**GIVEN EXERCISE:** Reproduce every one of the records below verbatim, leaving out the pictures.

**RECORDS FOR PROCESSING:**
·····

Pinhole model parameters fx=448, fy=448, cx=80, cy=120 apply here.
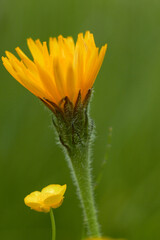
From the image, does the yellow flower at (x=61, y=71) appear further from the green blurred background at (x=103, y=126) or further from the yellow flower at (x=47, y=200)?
the green blurred background at (x=103, y=126)

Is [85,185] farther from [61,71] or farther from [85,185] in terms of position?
[61,71]

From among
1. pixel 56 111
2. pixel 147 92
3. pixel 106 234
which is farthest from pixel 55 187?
pixel 147 92

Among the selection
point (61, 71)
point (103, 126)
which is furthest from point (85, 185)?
point (103, 126)

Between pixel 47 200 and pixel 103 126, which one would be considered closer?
pixel 47 200

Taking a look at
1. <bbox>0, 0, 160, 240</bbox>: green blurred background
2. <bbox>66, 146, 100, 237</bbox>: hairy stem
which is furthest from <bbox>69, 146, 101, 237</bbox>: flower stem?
<bbox>0, 0, 160, 240</bbox>: green blurred background

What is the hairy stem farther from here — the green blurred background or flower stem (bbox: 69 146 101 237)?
the green blurred background

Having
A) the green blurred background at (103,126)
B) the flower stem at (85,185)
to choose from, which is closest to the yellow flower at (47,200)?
the flower stem at (85,185)

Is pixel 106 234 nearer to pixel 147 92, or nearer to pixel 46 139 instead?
pixel 46 139
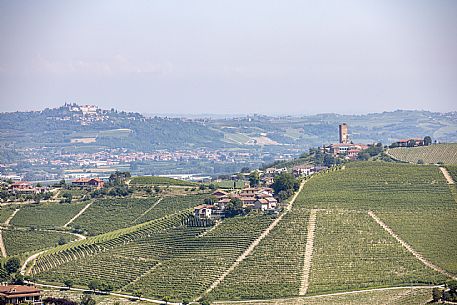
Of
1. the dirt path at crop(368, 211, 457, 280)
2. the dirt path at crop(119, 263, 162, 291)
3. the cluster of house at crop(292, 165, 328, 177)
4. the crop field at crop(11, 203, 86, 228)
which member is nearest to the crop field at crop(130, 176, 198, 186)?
the crop field at crop(11, 203, 86, 228)

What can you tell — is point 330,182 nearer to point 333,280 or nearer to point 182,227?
point 182,227

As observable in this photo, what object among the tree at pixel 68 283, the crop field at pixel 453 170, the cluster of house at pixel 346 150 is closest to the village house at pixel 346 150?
the cluster of house at pixel 346 150

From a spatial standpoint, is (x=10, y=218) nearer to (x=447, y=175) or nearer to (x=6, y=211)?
(x=6, y=211)

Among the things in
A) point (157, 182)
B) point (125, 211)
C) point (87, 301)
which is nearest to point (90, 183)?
point (157, 182)

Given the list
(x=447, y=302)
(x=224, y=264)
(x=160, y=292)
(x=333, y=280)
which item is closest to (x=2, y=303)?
(x=160, y=292)

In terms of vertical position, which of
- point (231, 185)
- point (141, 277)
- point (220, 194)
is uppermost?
point (220, 194)

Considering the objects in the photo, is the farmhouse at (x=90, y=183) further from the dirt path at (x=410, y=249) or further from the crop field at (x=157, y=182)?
the dirt path at (x=410, y=249)
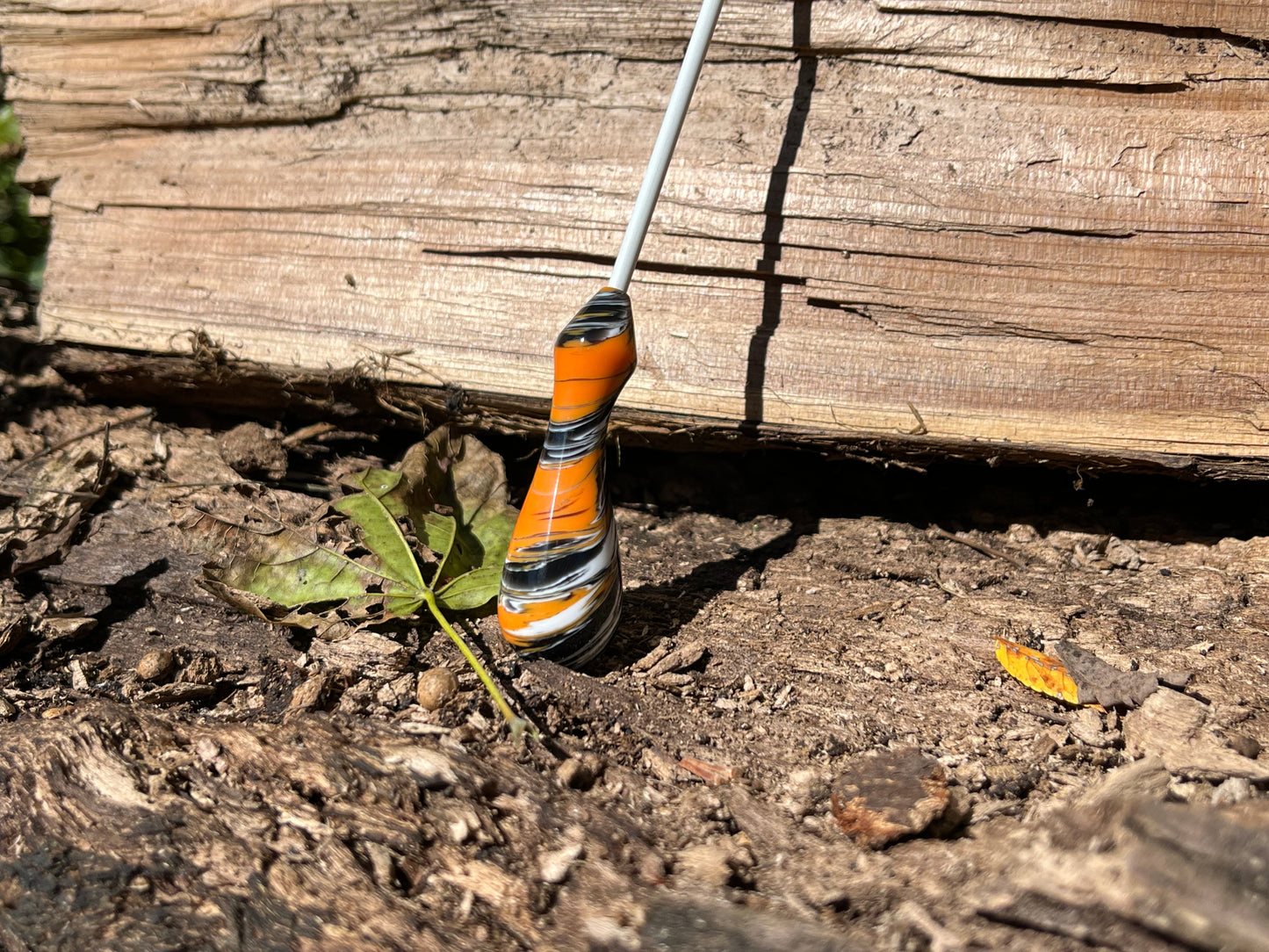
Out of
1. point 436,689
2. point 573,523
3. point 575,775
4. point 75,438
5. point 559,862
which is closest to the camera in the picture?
point 559,862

·····

**RESPONSE TO THE EXERCISE:**
Pinhole model parameters fx=448, fy=448, cx=80, cy=120 apply here.
From the image, does the yellow flower at (x=61, y=71) appear further from the green blurred background at (x=103, y=126) or further from the yellow flower at (x=47, y=200)?
the green blurred background at (x=103, y=126)

Is [85,185] farther from [61,71] or farther from [85,185] in terms of position?
[61,71]

From among
1. pixel 56 111
2. pixel 147 92
3. pixel 106 234
which is farthest from pixel 55 187?
pixel 147 92

Among the selection
point (61, 71)
point (103, 126)
which is furthest from point (85, 185)?
point (103, 126)

Between pixel 47 200 and pixel 103 126, which one would be considered closer?
pixel 47 200

Taking a look at
1. <bbox>0, 0, 160, 240</bbox>: green blurred background
2. <bbox>66, 146, 100, 237</bbox>: hairy stem
which is furthest from <bbox>69, 146, 101, 237</bbox>: flower stem?
<bbox>0, 0, 160, 240</bbox>: green blurred background

What is the hairy stem farther from here — the green blurred background or flower stem (bbox: 69 146 101 237)?
the green blurred background

Having
A) the green blurred background at (103,126)
B) the flower stem at (85,185)
to choose from, which is closest to the yellow flower at (47,200)?
the flower stem at (85,185)

Is pixel 106 234 nearer to pixel 147 92, or nearer to pixel 46 139 instead?
pixel 46 139
Of
1. the dirt path at crop(368, 211, 457, 280)
2. the dirt path at crop(119, 263, 162, 291)
3. the cluster of house at crop(292, 165, 328, 177)
4. the crop field at crop(11, 203, 86, 228)
which member is nearest to the crop field at crop(130, 176, 198, 186)?
the crop field at crop(11, 203, 86, 228)

What can you tell — is point 330,182 nearer to point 333,280 or nearer to point 182,227?
point 182,227

As observable in this photo, what object among the tree at pixel 68 283, the crop field at pixel 453 170, the cluster of house at pixel 346 150 is closest to the village house at pixel 346 150?
the cluster of house at pixel 346 150

From a spatial standpoint, is (x=10, y=218) nearer to (x=447, y=175) or nearer to (x=6, y=211)?
(x=6, y=211)

Among the things in
A) point (157, 182)
B) point (125, 211)
C) point (87, 301)
which is nearest to point (90, 183)?
point (157, 182)

Given the list
(x=447, y=302)
(x=224, y=264)
(x=160, y=292)
(x=333, y=280)
which item is closest to (x=2, y=303)?
(x=160, y=292)

In terms of vertical position, which of
- point (231, 185)
- point (141, 277)
- point (220, 194)
is uppermost?
point (220, 194)

Considering the objects in the photo, is the farmhouse at (x=90, y=183) further from the dirt path at (x=410, y=249) or further from the crop field at (x=157, y=182)?
the dirt path at (x=410, y=249)
Out of
1. point 436,689
2. point 573,523
3. point 575,775
4. point 75,438
5. point 559,862
which is closest to the camera in the picture?
point 559,862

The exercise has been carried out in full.